Task:
Reproduce without changes the entries from the line containing "Looking at the photograph, would you classify (x=219, y=310)" through the end of the entries.

[BEGIN Material to process]

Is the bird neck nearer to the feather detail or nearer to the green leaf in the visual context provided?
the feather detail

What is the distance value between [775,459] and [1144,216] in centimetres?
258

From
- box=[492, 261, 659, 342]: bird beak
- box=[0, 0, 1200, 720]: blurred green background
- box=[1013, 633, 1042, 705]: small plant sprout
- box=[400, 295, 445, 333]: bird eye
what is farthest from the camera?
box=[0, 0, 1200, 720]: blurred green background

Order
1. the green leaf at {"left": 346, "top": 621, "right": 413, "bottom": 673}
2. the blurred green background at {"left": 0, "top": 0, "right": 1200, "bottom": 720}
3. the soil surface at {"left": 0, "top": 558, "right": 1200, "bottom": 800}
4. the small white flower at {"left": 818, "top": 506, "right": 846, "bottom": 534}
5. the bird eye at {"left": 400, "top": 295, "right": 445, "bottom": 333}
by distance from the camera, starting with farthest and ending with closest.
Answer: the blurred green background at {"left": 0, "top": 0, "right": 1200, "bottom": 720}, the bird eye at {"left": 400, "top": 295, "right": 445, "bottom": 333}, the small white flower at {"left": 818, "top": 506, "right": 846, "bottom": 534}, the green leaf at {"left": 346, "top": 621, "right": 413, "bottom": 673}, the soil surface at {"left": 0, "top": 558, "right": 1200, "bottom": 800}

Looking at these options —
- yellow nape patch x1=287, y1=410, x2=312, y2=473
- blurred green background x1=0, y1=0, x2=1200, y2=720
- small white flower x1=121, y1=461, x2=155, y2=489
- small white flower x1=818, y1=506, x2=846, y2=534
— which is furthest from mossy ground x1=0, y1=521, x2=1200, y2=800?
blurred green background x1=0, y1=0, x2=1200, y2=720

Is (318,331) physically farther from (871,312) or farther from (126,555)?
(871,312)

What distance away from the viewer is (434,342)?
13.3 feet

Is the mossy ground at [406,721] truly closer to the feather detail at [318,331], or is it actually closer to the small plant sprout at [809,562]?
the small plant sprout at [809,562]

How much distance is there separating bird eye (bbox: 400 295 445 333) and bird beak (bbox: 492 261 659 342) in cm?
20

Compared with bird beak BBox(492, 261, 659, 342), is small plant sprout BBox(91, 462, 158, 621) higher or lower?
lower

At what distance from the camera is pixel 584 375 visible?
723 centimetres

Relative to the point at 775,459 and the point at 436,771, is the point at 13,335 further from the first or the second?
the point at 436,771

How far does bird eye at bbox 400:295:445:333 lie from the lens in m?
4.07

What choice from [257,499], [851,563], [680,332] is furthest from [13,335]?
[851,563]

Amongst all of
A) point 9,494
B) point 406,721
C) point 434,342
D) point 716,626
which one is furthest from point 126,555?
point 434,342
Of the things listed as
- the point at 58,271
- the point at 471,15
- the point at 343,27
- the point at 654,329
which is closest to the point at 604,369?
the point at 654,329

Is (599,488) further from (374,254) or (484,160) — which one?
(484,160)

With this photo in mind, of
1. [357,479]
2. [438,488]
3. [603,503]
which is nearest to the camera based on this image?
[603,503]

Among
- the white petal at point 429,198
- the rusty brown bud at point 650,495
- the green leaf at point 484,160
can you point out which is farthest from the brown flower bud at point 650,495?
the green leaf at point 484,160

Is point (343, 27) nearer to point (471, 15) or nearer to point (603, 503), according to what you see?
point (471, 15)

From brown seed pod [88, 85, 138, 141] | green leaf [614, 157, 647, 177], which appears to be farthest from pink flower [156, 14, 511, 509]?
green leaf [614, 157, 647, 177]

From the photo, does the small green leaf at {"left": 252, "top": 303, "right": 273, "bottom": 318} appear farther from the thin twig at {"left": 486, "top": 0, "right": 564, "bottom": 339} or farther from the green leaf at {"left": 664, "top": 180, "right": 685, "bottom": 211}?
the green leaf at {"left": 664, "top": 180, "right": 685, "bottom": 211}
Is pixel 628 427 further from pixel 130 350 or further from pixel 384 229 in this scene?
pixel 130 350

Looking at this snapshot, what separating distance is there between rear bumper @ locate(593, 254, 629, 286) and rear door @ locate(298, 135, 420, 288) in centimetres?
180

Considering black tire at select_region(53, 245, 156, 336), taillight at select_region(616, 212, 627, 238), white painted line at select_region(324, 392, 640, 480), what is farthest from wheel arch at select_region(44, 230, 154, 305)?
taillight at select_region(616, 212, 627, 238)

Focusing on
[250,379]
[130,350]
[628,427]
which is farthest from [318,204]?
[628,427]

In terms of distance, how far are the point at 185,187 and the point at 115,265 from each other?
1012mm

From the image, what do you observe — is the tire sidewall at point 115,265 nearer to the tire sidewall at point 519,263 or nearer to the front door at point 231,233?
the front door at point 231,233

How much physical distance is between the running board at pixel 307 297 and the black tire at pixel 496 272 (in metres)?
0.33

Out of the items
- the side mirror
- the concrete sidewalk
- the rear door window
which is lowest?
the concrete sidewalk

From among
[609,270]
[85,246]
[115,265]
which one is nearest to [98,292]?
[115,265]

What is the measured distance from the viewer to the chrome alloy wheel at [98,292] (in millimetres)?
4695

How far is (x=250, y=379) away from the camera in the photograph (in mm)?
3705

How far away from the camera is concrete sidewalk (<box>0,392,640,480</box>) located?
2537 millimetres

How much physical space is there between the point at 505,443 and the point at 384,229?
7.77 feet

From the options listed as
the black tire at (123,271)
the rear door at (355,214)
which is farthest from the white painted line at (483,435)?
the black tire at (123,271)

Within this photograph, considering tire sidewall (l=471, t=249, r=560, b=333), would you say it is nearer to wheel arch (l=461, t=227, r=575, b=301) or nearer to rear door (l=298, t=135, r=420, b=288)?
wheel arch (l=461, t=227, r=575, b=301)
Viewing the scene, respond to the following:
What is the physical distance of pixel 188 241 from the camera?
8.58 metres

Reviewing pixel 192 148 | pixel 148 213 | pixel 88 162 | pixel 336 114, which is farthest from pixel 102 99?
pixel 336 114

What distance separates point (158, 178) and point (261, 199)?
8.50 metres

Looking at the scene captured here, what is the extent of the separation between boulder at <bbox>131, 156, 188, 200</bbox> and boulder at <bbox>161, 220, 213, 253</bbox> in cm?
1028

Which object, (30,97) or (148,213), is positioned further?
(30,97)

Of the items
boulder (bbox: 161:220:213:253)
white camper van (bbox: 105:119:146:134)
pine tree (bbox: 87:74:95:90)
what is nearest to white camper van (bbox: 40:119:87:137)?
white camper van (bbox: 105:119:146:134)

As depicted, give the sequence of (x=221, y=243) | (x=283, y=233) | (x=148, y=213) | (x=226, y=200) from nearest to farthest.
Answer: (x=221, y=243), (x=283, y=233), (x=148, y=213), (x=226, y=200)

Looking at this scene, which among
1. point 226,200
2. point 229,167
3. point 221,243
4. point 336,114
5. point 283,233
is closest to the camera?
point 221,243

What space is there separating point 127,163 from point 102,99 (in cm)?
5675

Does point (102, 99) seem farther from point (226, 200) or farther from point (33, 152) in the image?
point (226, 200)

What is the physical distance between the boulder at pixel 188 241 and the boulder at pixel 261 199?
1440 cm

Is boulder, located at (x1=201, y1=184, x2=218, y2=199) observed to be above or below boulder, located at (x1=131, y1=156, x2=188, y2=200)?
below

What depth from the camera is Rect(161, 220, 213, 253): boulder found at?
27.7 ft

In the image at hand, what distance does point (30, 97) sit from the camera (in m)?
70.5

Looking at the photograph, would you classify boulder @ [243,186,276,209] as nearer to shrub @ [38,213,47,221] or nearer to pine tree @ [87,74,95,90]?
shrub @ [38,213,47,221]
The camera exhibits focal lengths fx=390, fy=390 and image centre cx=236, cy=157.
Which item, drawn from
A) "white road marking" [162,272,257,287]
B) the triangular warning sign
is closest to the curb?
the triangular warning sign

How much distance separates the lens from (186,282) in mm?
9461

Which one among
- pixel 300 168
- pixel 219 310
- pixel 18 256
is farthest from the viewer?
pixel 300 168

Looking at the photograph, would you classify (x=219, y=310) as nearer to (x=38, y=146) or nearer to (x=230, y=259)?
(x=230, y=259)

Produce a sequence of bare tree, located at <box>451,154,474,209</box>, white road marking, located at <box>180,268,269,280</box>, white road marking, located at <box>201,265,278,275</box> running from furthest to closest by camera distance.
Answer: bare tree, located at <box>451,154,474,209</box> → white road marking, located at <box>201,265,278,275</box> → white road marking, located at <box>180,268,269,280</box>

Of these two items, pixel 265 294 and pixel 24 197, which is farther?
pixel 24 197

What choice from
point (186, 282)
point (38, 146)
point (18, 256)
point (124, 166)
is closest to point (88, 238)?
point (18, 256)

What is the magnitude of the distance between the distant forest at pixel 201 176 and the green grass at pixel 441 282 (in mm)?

[END Material to process]

Solution to this task:
Looking at the photograph, would you classify (x=219, y=310) as nearer to (x=38, y=146) or nearer to (x=230, y=259)?
(x=230, y=259)

Produce a sequence of bare tree, located at <box>451,154,474,209</box>, white road marking, located at <box>180,268,269,280</box>, white road marking, located at <box>201,265,278,275</box> running from furthest to closest by camera distance.
Answer: bare tree, located at <box>451,154,474,209</box> → white road marking, located at <box>201,265,278,275</box> → white road marking, located at <box>180,268,269,280</box>

Of these two items, pixel 265 294 and pixel 24 197, which is farther?
pixel 24 197

What choice from
point (186, 282)
point (38, 146)
point (18, 256)
point (124, 166)
is closest to point (88, 238)?
point (18, 256)

What is the magnitude of the distance between the distant forest at pixel 201 176 and the green grass at pixel 441 282 (in mm)?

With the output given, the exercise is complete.